Rutanya Alda (born Rūta Skrastiņa; October 13, 1942) is a Latvian-American actress. She began her career in the late 1960s, and went on to have supporting parts in The Deer Hunter (1978), Rocky II (1979), and Mommie Dearest (1981). She also appeared in a lead role in the horror films Amityville II: The Possession and Girls Nite Out (both 1982).

Life
Rutanya Alda was born Rutanja Skrastiņa (Rūta Skrastiņa) in Riga, in German-occupied Latvia, the daughter of Vera (née Ozoliņa), a businesswoman, and Jānis Skrastiņš, a poet. Alda, her grandmother, her mother and her brother spent seven years in a displaced persons camp in Allied-occupied Germany after World War II. She then relocated with her family to the United States, briefly living in Chicago before settling in Flagstaff, Arizona.

Career
With a career spanning nearly 50 years in show business and over 100 roles, Alda might be best known for her performances in The Deer Hunter as Steven's wife, Angela, as well as for the cult classic Mommie Dearest, as loyal Crawford housekeeper Carol Ann, and Amityville II: The Possession, having been nominated for the Golden Raspberry Award two years in succession (1982 and 1983) for the latter roles. She has also won a Clio and is a member of the Academy of Motion Picture Arts and Sciences. Additionally, Alda has appeared in numerous television programs, such as Cold Case and CSI: Crime Scene Investigation, and as a featured character in the Ron Perlman/Linda Hamilton TV series Beauty and the Beast, as well as commercials and stage work.
:::::
## To do
#1 Reproduce the records word for word, from the line containing "How far from the observer's" through the end of the records.
#2 Continue the piece on Rutanya Alda, starting right after its last sentence.
:::::
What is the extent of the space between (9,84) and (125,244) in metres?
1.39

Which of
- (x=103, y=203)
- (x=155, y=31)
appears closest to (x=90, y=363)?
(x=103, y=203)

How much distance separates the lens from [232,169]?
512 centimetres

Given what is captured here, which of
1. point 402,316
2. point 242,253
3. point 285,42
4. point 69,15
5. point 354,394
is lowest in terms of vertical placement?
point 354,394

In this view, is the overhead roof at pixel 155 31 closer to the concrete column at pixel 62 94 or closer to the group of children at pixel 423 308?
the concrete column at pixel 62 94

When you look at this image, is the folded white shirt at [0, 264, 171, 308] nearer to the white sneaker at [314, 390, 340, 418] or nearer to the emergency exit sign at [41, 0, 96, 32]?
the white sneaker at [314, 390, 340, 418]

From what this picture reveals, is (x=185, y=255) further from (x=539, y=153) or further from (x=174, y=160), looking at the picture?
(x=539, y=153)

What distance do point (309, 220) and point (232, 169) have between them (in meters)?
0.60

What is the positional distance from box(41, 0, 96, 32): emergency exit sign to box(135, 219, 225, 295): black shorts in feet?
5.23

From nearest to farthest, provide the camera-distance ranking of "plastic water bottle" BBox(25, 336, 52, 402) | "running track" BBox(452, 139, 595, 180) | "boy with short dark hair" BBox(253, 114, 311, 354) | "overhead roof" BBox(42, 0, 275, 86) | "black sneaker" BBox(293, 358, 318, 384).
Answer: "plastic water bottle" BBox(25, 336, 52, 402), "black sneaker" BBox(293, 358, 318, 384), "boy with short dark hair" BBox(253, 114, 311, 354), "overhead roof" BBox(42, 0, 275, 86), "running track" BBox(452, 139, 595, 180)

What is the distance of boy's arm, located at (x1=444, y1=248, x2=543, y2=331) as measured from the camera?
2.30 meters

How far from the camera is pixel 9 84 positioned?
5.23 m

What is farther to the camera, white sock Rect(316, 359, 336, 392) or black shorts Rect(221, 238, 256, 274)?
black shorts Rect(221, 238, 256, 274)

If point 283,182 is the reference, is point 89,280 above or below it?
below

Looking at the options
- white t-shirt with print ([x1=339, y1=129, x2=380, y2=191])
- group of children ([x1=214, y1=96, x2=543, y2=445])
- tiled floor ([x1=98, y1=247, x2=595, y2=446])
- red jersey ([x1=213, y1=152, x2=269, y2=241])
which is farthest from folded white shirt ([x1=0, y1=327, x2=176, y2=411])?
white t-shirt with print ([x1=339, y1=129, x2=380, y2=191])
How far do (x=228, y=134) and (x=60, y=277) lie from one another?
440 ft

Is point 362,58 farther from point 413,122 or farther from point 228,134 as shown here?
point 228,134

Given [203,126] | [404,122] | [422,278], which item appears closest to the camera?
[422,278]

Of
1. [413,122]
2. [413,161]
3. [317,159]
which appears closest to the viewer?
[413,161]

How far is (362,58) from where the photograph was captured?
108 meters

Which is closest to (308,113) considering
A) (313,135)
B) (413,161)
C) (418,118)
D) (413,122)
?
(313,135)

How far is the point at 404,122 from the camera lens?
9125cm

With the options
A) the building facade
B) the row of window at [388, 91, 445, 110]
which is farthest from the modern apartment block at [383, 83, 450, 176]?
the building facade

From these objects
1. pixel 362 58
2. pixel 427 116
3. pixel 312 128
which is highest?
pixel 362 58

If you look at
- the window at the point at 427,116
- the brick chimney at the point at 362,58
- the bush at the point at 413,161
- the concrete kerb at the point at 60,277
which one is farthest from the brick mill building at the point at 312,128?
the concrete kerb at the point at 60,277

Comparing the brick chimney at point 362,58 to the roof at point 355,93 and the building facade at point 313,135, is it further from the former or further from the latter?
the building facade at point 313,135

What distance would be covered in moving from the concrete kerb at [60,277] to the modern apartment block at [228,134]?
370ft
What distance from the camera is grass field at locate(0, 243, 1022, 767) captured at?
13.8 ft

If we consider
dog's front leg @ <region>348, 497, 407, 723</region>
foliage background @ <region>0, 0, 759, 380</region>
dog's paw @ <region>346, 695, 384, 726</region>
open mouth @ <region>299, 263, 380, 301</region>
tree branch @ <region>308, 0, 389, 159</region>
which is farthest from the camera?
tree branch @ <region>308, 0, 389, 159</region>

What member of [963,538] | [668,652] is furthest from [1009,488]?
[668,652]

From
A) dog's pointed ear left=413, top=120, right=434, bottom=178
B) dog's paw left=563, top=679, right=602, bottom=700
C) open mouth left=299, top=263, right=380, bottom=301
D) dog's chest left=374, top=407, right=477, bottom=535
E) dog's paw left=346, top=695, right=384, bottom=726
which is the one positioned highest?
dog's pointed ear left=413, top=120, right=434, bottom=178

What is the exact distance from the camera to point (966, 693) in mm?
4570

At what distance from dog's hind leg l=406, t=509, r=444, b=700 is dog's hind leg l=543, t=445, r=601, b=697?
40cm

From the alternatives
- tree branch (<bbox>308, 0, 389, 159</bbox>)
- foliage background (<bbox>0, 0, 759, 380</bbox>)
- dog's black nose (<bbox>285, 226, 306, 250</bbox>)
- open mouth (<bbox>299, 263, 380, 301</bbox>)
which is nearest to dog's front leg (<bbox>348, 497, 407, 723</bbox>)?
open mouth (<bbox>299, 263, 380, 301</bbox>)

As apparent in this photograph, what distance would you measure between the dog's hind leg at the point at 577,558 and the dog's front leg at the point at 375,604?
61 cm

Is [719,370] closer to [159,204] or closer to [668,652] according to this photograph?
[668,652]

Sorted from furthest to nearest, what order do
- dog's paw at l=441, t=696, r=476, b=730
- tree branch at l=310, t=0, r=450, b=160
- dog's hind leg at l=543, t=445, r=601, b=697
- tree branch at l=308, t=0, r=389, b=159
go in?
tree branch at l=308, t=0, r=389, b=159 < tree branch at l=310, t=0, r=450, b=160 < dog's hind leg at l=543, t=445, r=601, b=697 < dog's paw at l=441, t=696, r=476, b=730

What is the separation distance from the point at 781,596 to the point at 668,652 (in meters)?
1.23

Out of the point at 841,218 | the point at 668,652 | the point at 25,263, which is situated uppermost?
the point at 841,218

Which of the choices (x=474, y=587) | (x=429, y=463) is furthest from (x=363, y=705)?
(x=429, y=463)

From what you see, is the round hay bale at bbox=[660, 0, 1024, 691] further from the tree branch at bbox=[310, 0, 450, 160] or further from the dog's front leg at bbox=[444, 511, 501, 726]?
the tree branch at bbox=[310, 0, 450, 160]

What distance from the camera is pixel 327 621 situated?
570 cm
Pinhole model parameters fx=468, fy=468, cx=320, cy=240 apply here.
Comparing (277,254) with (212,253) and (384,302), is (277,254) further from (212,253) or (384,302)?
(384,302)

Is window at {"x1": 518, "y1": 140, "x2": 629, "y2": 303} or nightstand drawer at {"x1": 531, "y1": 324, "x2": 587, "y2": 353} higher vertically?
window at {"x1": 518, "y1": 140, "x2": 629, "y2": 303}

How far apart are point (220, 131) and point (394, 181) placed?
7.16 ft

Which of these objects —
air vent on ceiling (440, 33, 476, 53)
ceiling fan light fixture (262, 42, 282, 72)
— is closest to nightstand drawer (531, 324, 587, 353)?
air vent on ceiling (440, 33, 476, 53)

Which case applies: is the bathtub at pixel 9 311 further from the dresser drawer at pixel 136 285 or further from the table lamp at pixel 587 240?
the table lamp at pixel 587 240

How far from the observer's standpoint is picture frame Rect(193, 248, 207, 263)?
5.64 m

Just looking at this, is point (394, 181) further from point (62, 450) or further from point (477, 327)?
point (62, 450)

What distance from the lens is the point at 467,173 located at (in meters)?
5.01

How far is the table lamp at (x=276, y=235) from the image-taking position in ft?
:::::
## Answers to the tasks
#1
How far from the observer's standpoint is picture frame Rect(193, 248, 207, 263)?
5.64 m

Just looking at this, is point (394, 181) further from point (62, 450) or further from point (477, 327)?
point (62, 450)

What distance from the lens is the point at 467,173 located at (in meters)?
5.01

How far is the table lamp at (x=276, y=235) from the image-taking position in ft?

#2
In 2009, she appeared in Stolen, playing the elder version of Jessica Chastain's character, and had a supporting role in the horror film Late Phases (2014). Between 2014 and 2016, Alda appeared in the web series Old Dogs & New Tricks.

Personal life
She was married to actor Richard Bright from 1977 until his death in 2006, when he was hit by a bus in New York City. They had one son, Jeremy.

Filmography

Film

Select television roles

Web
Old Dogs & New Tricks (2014–16) – Barbara Fiere

References

Further reading
 "The Lady of the House" by Lee Gambin, Fangoria magazine #317, October 2012, pages 56–57, 97. Interview of Rutanya Alda regarding her role in Amityville II: The Possession. Three-page article has four photos of Alda, one recent, with additional images related to the film.
 David Dye. Child and Youth Actors: Filmography of Their Entire Careers, 1914-1985. Jefferson, NC: McFarland & Co., 1988, p. 4.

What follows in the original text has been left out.